Poor results (val_loss) on fine-tuning the NLLB-200-600M with LoRA for French-Wolof translation

I am encountering poor validation loss results while fine-tuning the NLLB-200-600M model with LoRA for French-Wolof translation. Despite training for several epochs, the validation loss remains significantly high compared to the training loss, which suggests that the model struggles to generalize on unseen data. The training loss decreases steadily, but the validation loss does not improve as expected.

I am using the following setup:

  • Model: NLLB-200-600M
  • Dataset: French-Wolof translation pairs
  • Fine-tuning method: LoRA (Low-Rank Adaptation)
  • Learning rate: 2e-5
  • Batch size: 16

I would appreciate any advice on why the model might be underperforming on the validation set and how to improve the fine-tuning process

1 Like

Could this possibly be related to the following issue? If so, it is a bug in the PEFT library and seems to be fixed in the latest version.

Most likely not. As far as I checked the bug only affected the prompt learning PEFT methods like Prefix Tuning, Prompt Tuning, P-Tuning, or MPT. Also, the problem was only with the generate function, not the forward function (both train and eval loss were decreasing).

This seems more like an overfitting issue. I would suggest also including weight decay or maybe including more details like how the preprocessed data looks like, what trainer, and what args you are using.

1 Like

Thank you for the response. Here is my configuration:

model_checkpoint = 'facebook/nllb-200-distilled-600M'

from transformers import AutoModelForSeq2SeqLM, AutoTokenizer

# Load model and tokenizer
model = AutoModelForSeq2SeqLM.from_pretrained(model_checkpoint)
tokenizer = AutoTokenizer.from_pretrained(model_checkpoint)

# ## Apply LoRA

from peft import get_peft_model, LoraConfig

# LoRA configuration
lora_config = LoraConfig(
    r=16,
    lora_alpha=32,
    lora_dropout=0.1,
    bias="none",
    task_type="SEQ_2_SEQ_LM",
    target_modules=["q_proj", "v_proj"]
)

# Wrap the model with LoRA
model = get_peft_model(model, lora_config)

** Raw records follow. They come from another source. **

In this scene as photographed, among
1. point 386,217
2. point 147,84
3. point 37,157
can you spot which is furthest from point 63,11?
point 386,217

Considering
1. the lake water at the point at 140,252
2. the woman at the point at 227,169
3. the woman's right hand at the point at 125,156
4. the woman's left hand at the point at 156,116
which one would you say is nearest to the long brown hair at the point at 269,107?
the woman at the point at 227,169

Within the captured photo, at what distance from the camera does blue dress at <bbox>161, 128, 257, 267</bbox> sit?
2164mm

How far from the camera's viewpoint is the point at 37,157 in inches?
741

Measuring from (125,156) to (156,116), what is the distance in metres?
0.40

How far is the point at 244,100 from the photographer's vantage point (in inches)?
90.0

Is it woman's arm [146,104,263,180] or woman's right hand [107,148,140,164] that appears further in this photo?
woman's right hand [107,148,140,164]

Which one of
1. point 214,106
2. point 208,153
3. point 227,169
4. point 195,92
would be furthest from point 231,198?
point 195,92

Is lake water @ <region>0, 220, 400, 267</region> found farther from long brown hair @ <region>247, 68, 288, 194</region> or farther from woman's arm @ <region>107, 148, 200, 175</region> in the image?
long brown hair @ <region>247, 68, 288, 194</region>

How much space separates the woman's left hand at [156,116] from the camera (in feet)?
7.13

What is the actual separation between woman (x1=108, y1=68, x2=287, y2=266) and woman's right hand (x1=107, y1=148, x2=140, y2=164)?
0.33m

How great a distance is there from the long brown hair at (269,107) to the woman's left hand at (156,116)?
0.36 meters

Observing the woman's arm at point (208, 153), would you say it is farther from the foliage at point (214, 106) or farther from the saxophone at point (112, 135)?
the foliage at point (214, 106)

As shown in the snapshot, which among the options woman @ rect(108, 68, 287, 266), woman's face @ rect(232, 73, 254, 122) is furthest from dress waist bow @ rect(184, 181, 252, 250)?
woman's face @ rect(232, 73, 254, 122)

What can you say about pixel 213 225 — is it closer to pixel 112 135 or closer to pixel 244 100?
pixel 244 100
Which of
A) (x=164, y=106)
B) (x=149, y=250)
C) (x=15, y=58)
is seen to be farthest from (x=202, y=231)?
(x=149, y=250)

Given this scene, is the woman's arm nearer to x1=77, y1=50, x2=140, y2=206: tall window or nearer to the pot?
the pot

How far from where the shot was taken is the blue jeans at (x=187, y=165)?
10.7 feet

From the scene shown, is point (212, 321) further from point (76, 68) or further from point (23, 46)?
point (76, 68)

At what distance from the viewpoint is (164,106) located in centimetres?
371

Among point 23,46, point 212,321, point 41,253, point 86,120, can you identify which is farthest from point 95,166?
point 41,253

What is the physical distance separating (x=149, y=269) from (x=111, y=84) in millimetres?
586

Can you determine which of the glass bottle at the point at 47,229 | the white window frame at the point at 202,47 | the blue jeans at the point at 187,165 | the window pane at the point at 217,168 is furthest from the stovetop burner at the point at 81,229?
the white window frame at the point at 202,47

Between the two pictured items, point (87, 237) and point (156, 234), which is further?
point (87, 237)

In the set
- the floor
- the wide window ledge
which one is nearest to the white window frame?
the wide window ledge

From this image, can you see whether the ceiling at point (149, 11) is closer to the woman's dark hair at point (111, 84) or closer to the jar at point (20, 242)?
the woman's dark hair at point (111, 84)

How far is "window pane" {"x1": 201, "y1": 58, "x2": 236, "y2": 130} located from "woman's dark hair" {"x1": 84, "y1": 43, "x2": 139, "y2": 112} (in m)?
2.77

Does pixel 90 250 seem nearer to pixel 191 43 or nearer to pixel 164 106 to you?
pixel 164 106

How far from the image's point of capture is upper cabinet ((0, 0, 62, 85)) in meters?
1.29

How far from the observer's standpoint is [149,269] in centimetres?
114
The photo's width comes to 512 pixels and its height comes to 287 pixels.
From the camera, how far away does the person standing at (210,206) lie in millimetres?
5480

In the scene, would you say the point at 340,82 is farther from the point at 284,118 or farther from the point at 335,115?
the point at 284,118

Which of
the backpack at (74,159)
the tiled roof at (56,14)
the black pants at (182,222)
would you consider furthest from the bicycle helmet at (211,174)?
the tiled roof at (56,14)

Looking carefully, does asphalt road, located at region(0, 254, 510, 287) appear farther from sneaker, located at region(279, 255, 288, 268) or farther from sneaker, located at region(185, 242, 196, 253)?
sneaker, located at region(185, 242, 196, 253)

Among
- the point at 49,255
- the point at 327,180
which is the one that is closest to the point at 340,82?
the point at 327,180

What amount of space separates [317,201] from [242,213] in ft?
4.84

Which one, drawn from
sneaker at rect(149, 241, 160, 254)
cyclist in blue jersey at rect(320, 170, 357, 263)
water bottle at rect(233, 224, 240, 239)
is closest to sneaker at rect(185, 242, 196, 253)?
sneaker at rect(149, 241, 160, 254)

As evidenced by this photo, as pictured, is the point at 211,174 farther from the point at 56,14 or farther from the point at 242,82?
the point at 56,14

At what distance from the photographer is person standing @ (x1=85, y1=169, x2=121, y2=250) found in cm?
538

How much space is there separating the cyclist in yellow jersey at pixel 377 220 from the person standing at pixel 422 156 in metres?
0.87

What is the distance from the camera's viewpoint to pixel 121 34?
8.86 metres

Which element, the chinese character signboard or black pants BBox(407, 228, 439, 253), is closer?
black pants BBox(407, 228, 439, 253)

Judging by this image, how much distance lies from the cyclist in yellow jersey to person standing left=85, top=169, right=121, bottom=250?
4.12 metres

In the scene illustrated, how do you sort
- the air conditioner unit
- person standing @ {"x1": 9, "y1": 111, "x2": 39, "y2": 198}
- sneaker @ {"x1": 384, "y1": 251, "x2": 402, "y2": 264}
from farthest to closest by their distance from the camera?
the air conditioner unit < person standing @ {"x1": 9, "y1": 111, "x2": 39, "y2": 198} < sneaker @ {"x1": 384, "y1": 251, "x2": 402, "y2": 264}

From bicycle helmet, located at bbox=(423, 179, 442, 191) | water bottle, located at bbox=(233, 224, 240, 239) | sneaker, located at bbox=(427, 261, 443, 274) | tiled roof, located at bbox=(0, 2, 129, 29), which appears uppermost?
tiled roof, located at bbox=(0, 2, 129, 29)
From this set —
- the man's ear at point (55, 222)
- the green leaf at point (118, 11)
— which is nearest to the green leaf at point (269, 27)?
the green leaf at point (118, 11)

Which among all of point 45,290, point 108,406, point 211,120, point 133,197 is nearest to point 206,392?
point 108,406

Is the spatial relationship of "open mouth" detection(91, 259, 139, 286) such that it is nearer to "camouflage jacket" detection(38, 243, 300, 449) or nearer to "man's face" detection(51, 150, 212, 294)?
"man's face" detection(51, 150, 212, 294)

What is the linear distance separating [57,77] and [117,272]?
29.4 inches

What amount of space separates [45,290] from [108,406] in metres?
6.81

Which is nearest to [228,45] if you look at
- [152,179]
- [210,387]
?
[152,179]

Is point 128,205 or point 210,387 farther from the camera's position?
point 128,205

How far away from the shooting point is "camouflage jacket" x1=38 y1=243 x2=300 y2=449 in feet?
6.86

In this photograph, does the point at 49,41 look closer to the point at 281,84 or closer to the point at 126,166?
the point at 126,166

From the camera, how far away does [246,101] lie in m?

# Tokenize a pair of sentences
tokenizer(["This is a sentence!", "This is another sentence."])

max_length = 128
max_input_length = 128
max_target_length = 128
source_lang = "src"
target_lang = "tgt"

def preprocess_function(examples):
    inputs = [ex[source_lang] for ex in examples["translation"]]
    targets = [ex[target_lang] for ex in examples["translation"]]
    
    model_inputs = tokenizer(inputs, max_length=max_input_length, truncation=True, padding=True)

    # Configure the tokenizer for targets
    labels = tokenizer(targets, max_length=max_target_length, truncation=True, padding=True)
    model_inputs["labels"] = labels["input_ids"]
    return model_inputs

# Example usage of preprocess_function
preprocess_function(data['train'][:1])

# Tokenize the entire dataset
tokenized_dataset = data.map(preprocess_function, batched=True, batch_size=100)

from transformers import (DataCollatorForSeq2Seq, Seq2SeqTrainingArguments, Seq2SeqTrainer, EarlyStoppingCallback)

# Training arguments
batch_size = 16
model_name = model_checkpoint.split("/")[-1]
source_lang = 'fr'
target_lang = 'wo'

model_checkpoint = "models1/{}-finetuned-{}-to-{}".format(model_name, source_lang, target_lang)

args = Seq2SeqTrainingArguments(
    model_checkpoint,
    evaluation_strategy="steps",
    eval_steps=500,
    save_steps=1000,
    learning_rate=5e-5,
    per_device_train_batch_size=batch_size,
    per_device_eval_batch_size=batch_size,
    weight_decay=0.01,
    save_total_limit=5,
    num_train_epochs=3,
    predict_with_generate=True,
    report_to='all',
    lr_scheduler_type="linear",
    warmup_steps=500,
    load_best_model_at_end=True
)

# Data collator for sequence-to-sequence models
data_collator = DataCollatorForSeq2Seq(tokenizer=tokenizer, model=model)

import numpy as np

# Post-process text by removing unnecessary spaces
def postprocess_text(preds, labels):
    preds = [pred.strip() for pred in preds]
    labels = [[label.strip()] for label in labels]
    return preds, labels

# Compute evaluation metrics such as BLEU score
def compute_metrics(eval_preds):
    preds, labels = eval_preds
    if isinstance(preds, tuple):
        preds = preds[0]
    
    decoded_preds = tokenizer.batch_decode(preds, skip_special_tokens=True)
    labels = np.where(labels != -100, labels, tokenizer.pad_token_id)
    decoded_labels = tokenizer.batch_decode(labels, skip_special_tokens=True)
    
    decoded_preds, decoded_labels = postprocess_text(decoded_preds, decoded_labels)
    result = metric.compute(predictions=decoded_preds, references=decoded_labels)
    
    result = {"bleu": result["score"]}
    prediction_lens = [np.count_nonzero(pred != tokenizer.pad_token_id) for pred in preds]
    result["gen_len"] = np.mean(prediction_lens)
    result = {k: round(v, 4) for k, v in result.items()}
    
    return result

# Initialize Seq2SeqTrainer
trainer = Seq2SeqTrainer(
    model,
    args,
    train_dataset=tokenized_dataset["train"],
    eval_dataset=tokenized_dataset["validation"],
    data_collator=data_collator,
    tokenizer=tokenizer,
    compute_metrics=compute_metrics,
    callbacks=[EarlyStoppingCallback(early_stopping_patience=3)]
)

# Start training
trainer.train()